リビングに行くと、父さんはコーヒーを片手に読書をしていた。


「秘密」


光輝は、笑顔で答えた。


「また悪さしてたのか。まあ、父さんも子供のころはよく悪さしてたからな」


「父さんが悪さしてたの」


そんな話聞いたことがない。


「どんなことしてたの」


「そうだな・・・」


父さんは、本をテーブルに置いて、腕を組んだ。


「父さんが小学生のころに、いつも通学路の脇にある家の庭に花の種を投げてたな。季節ごとに、その家の庭は花に彩られてさ。面白くてたまらなかったよ。でも、一回その家の人がいる時に投げ入れて、見つかったんだ。怒られると思って、ビクビクしてたら、君が花さか坊主かって笑って言われて、それからは堂々と花の種をまくようになったんだっけな」


コーヒーを口に運ぶ。


「今となってはくだらないことやってたなって思うけど、いい思い出だよ」


光輝は、冷蔵庫からお茶を出してそれをコップ一杯飲むんだ。


「そんなことしてたんだ」


光輝は、コップにもう一杯分のお茶を入れると、父さんの隣に座った。


「そんなことより、今日は母さんに会いに行かなくても良かったのか」


「うん、今日は検査の日だから行っても会えないから」


 そうか、と言って父さんはソファから立って、書斎の方につづく扉に手をかけた。それから、後ろを振り向き、

「明日は、父さんも一緒に病院に行くから、家で待っててくれ」

と、言って部屋に入っていった。


 光輝も、コップを洗って、風呂場に向かった。リビングの明かりを消すと、廊下は暗くなった。光輝は、

真っ暗な廊下を壁をつたって脱衣所に入った。


 脱衣所には、真っ白なバスタオルと、光輝の寝巻きが置かれていた。


 服を脱いで、洗濯機横のかごに服を入れて、風呂場に入った。


光輝は、温かい風呂に身を委ねる。肩までつかって、十秒数える。

 一・二・・三・・・四・・・・五・・・・・六・・・・・・七・・・・・・・八・・・・・・・・九・・・・・・・・・十・・・・・・・・・・。


 光輝は、湯船から勢いよく立ち上がった。お湯が光輝の体につられて大きく跳ね上がる。
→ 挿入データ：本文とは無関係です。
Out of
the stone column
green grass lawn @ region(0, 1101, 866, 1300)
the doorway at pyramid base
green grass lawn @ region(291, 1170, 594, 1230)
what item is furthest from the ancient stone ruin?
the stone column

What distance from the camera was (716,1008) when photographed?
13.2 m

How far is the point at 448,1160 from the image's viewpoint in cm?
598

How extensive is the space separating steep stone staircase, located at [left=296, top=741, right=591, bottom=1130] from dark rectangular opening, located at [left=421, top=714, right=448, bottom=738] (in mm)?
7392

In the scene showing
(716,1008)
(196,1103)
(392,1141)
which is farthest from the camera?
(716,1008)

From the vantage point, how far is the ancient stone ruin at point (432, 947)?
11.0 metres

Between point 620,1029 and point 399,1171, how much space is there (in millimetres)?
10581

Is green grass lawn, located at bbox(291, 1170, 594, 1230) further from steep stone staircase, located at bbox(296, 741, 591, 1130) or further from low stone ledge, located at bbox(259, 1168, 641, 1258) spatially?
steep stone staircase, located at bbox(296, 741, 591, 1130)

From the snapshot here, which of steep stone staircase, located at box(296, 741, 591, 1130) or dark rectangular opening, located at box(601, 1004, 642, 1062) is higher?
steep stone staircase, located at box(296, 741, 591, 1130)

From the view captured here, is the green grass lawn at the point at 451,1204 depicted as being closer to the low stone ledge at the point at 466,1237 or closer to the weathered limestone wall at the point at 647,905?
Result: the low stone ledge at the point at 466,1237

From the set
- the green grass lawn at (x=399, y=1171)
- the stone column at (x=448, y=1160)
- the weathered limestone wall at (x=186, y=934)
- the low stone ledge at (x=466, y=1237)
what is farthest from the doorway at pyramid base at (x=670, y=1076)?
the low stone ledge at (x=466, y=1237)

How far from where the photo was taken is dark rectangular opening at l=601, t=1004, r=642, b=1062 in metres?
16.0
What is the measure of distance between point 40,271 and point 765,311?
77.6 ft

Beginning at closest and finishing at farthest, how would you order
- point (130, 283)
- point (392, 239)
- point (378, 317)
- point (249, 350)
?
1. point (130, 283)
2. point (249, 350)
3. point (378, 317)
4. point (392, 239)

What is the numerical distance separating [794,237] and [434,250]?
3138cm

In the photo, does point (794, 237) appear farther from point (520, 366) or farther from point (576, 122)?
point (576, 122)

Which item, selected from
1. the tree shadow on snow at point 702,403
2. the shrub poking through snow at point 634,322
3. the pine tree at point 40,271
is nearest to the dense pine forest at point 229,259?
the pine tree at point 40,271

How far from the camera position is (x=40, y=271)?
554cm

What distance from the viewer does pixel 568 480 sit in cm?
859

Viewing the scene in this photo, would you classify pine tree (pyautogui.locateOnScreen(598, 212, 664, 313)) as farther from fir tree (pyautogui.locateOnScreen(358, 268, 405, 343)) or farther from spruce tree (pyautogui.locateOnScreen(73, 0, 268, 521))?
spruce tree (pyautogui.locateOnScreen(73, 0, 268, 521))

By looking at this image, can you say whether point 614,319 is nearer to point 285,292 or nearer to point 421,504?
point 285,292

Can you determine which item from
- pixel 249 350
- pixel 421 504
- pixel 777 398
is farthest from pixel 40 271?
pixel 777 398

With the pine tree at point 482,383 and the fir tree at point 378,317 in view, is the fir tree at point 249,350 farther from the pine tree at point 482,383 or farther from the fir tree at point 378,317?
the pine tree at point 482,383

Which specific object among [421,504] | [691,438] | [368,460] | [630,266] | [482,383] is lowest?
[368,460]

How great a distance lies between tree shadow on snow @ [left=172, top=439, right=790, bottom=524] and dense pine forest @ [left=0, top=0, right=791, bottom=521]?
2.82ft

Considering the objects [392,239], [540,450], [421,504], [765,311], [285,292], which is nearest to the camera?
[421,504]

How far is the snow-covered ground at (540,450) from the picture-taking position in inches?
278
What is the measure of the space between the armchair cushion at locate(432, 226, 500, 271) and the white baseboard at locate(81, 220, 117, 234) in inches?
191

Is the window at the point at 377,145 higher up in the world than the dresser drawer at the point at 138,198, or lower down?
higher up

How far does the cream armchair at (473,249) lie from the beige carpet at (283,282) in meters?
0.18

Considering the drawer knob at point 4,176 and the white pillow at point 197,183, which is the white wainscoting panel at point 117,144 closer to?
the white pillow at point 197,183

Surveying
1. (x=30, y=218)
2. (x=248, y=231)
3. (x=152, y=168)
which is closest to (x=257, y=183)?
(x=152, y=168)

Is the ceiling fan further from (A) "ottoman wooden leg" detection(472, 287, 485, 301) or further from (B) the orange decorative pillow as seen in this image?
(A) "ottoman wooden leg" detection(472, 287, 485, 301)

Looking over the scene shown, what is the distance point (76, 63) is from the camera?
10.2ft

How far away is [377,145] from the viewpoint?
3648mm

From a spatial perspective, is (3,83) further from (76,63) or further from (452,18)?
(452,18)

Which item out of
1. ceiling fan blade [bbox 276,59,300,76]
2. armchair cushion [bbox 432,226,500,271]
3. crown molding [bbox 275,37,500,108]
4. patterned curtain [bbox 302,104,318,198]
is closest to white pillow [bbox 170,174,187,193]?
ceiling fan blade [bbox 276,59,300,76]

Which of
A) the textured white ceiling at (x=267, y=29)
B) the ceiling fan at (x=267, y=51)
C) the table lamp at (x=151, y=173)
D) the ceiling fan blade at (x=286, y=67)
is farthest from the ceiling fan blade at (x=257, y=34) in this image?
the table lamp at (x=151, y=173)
 頭をたっぷりのシャンプーでたっぷりの泡で洗う。途中、シャンプーの泡が目に入り、光輝は低いうなり

声をあげながら、シャワーの水ですぐに顔に着いた泡を流した。


 顔を上げると、鏡の中の自分と目があった。


「ずいぶんと、浮かない顔してるな」


 シャワーの水を鏡の自分に向かってかけた。水は、鏡の上を像を歪ませながら流れていく。歪みが晴れると笑顔の顔が現れた。目は泡が入って、少し赤くなっていた。


 体も洗うと、再び湯船につかった。


 フーっと大きく一息し、斜め上にある淡い電球の明かりを見た。電球色のそのオレンジがかった優しい光が、水蒸気に反射している。


 湯気で視界が白くかすむ。


 光輝は、しっかりと体を温めると、二十分程度で風呂を出た。


 脱衣所にある寝巻きに着替えて、そのまま自分の部屋に入った。


 床には、朝置きっぱなしにした本のリストが積まれている。光輝はそれをいったん母の部屋に戻すことに

した。


床からリストを持ち上げた。リストを持ち上げると、その高さは光輝の胸よりも高くなった。リストで足元が見えない。おぼつかない足取りで母の部屋までいった。


 ゆっくりとリストを下ろして、もとあった場所に戻した。


 光輝は自分の部屋に戻って、宿題を始めた。まだ漢字テストの準備が万全ではなかった。広辞苑を横に用意して、漢字ノートを右端から埋めていく。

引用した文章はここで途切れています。